Each record is to be printed again exactly, though not its pictures.

__SUPPLIED DATA__:
Start of Block

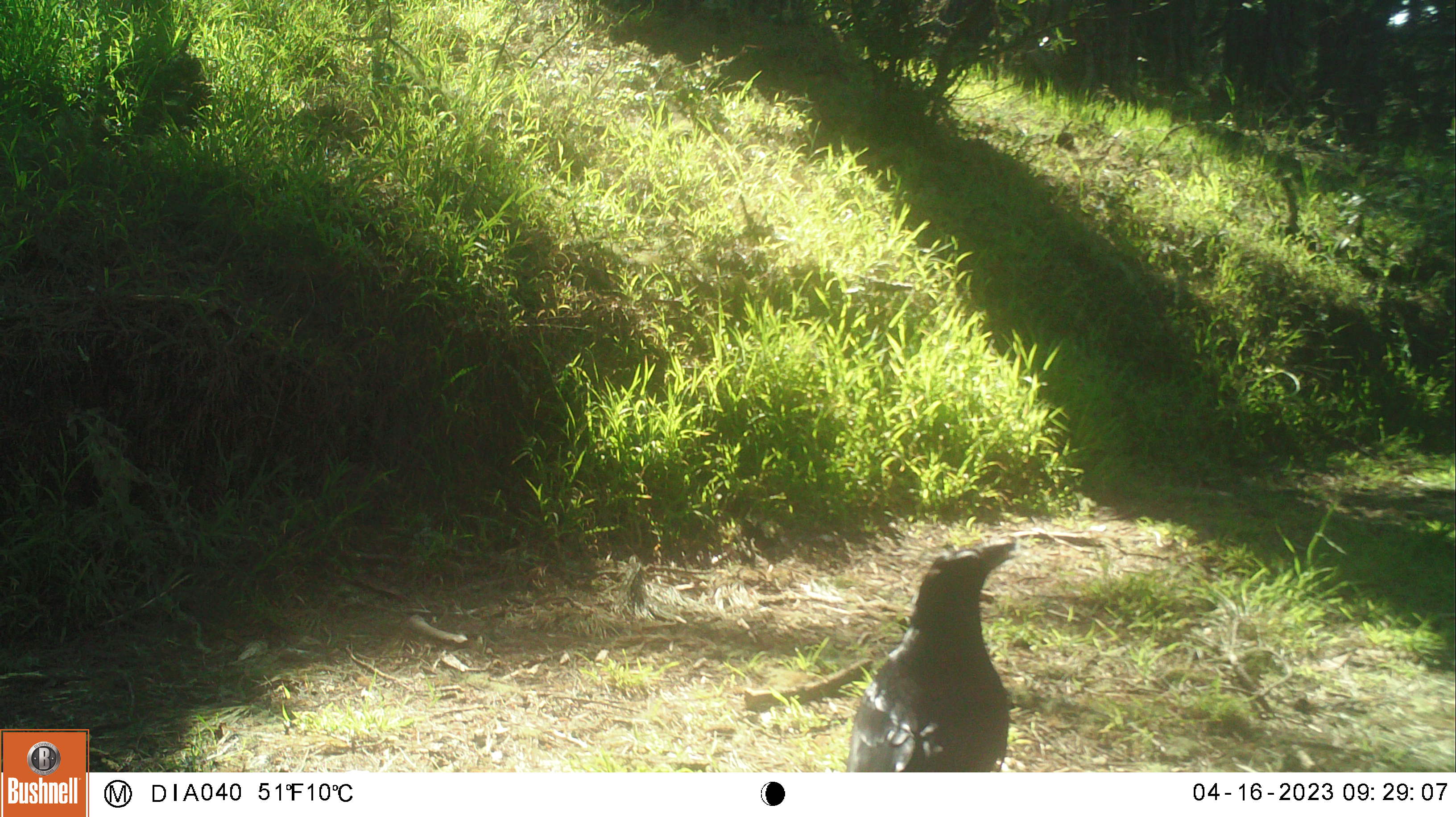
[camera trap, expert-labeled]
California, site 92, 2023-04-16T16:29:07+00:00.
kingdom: Animalia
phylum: Chordata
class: Aves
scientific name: Aves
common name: bird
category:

End of Block

__EXERCISE OUTPUT__:
[camera trap, expert-labeled]
California, site 92, 2023-04-16T16:29:07+00:00.
kingdom: Animalia
phylum: Chordata
class: Aves
scientific name: Aves
common name: bird
category:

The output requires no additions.